Unabhängig davon wurde am Sonntag ein weiterer junger Palästinenser von israelischen Soldaten am Bab al-Amoud, auch bekannt als Damaskus-Tor, einem der Haupttore der besetzten Altstadt von al-Quds, wegen eines mutmaßlichen Messerangriffs erschossen.

Die israelischen Streitkräfte behaupteten, ein „mit einem Messer bewaffneter Verdächtiger habe einen Offizier vor dem Damaskustor erstochen, der dann ins Krankenhaus gebracht wurde.

Bei der dritten Schießerei wurde ein junger Palästinenser, der versuchte, das Tor der Tuqu-Siedlung im Osten von Bethlehem zu öffnen, indem er auf das Schloss schoss, von der Wache der Siedlung erschossen.

Hamas: Israel hat keine Autorität über al-Quds und al-Aqsa-Moschee

Unterdessen hat die palästinensische Widerstandsbewegung Hamas Äußerungen des israelischen Premierministers Naftali Bennett vom Sonntag bezüglich des Geländes der al-Aqsa-Moschee und al-Quds kategorisch zurückgewiesen und betont, dass die heilige Stätte und die Stadt der gesamten palästinensischen Nation gehören.

Bennett hatte versichert, dass Israel seine eigenen Entscheidungen in Bezug auf al-Quds und die al-Aqsa-Moschee ohne ausländische Einmischung treffen werde, und behauptete, dass das Regime von Tel Aviv ohne ausländische Erwägungen die Souveränität über die Stadt habe.

Ezzat al-Rashq, Mitglied des Politbüros der Hamas, wies Bennetts Äußerungen zurück und nannte sie eine eklatante Verletzung der Rechte der Palästinenser und internationaler Prinzipien.

Rashq betonte, dass solche Äußerungen verurteilt und kriminalisiert werden müssten.
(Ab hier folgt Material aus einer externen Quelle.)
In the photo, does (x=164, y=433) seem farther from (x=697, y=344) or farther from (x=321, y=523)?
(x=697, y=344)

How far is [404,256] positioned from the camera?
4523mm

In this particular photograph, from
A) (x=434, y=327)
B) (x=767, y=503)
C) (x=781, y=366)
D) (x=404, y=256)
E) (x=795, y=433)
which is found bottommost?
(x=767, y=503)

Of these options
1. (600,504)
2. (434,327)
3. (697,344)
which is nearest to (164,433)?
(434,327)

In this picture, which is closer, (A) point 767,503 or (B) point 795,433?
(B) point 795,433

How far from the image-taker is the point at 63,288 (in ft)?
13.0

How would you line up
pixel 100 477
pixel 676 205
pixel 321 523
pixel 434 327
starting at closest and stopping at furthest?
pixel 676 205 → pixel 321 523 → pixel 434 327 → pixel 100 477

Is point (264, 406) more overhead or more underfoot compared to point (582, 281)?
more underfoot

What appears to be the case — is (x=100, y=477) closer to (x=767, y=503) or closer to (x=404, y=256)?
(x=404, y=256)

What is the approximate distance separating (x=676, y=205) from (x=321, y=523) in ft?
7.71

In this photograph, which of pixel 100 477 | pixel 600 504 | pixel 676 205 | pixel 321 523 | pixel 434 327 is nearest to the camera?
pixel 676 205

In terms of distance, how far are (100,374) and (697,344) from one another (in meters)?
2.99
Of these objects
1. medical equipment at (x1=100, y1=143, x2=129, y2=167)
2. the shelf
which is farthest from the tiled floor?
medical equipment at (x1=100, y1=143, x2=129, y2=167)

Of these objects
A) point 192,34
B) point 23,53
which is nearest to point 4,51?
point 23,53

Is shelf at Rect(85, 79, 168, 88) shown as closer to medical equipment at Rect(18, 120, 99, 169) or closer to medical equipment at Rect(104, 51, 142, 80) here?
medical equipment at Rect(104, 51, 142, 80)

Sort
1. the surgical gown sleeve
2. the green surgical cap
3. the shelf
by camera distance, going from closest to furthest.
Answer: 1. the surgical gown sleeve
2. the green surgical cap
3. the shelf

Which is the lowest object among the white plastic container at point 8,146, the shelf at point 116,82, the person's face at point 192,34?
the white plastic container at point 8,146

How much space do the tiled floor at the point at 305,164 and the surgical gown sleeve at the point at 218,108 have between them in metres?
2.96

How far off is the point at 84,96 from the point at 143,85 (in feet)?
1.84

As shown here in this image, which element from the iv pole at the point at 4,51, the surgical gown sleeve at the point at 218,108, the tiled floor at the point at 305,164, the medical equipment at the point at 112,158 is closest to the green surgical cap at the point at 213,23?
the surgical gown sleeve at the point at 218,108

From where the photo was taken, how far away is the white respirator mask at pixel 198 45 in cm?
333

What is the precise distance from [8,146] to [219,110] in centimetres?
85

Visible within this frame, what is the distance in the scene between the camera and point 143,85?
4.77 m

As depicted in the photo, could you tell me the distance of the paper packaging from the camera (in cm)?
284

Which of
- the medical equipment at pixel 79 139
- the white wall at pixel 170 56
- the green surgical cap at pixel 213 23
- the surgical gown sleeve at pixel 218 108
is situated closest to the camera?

Das israelische Regime habe kein Recht und keine Souveränität über al-Quds und die al-Aqsa-Moschee, behauptete er und fügte hinzu, dass solche Äußerungen ein verzweifelter Versuch seien, einen Status quo durchzusetzen, der nur im Traum der Zionisten existiert.

„Nur die Palästinenser haben die Souveränität über ihr Land. Das Volk hat jedes Jota seines Bodens verteidigt und wird dies auch weiterhin durch uneingeschränkten Widerstand tun, bis die gesamten besetzten palästinensischen Gebiete befreit und ein unabhängiger palästinensischer Staat mit al-Quds als Hauptstadt gebildet ist“, so der hochrangige Hamas-Beamte weiter.